33 No error of approach or of determination by her Honour has been shown.
34 The complaint first articulated in ground 3 is allied to the complaints in grounds 4 and 5.
35 Ground 4: Her Honour was in error in admitting the evidence of the contents of telephone calls intercepted between the man Sang and others to which the appellant was not a party. The evidence of these telephone conversations is hearsay evidence.
Ground 5 : Her Honour used the hearsay evidence referred to in 4 above in establishing the guilt of the appellant.
36 As above observed, her Honour admitted the evidence only for a limited purpose and she made this plain:
- “In this case, the accused was not charged that she committed the crime in concert with the others to whom Sang was speaking. That being the case, the calls to which the accused is not a party are admitted for a limited purpose. The Crown has relied on those conversations to give a context to the calls made between the accused and Sang. The Crown also relies on those calls to establish a geographical nexus between the crime allegedly committed by the accused in Melbourne and Sydney which would enable the matter to be tried in this jurisdiction.
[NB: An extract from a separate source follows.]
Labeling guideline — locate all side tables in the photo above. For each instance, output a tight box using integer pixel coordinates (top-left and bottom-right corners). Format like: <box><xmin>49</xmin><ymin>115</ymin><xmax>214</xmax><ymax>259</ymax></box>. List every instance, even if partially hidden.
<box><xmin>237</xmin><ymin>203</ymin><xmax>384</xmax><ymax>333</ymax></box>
- It was suggested that the court might come to the view that Sang and the other people were talking about drugs. If I came to that conclusion, that would not of itself permit me to conclude that Sang and the accused must therefore be speaking about drugs. Equally, if I came to the view that in some of the calls the accused and Sang were speaking about the drug ice, that of itself could not lead to a conclusion that she and Sang also spoke about the supply of heroin. So too in the conversations between Sang and the others where Sang, after speaking to the accused goes on to speak to others, it is not to be assumed that the accused knew what passed between Sang and the others. In considering these calls, I have kept that limited purpose clearly in mind.”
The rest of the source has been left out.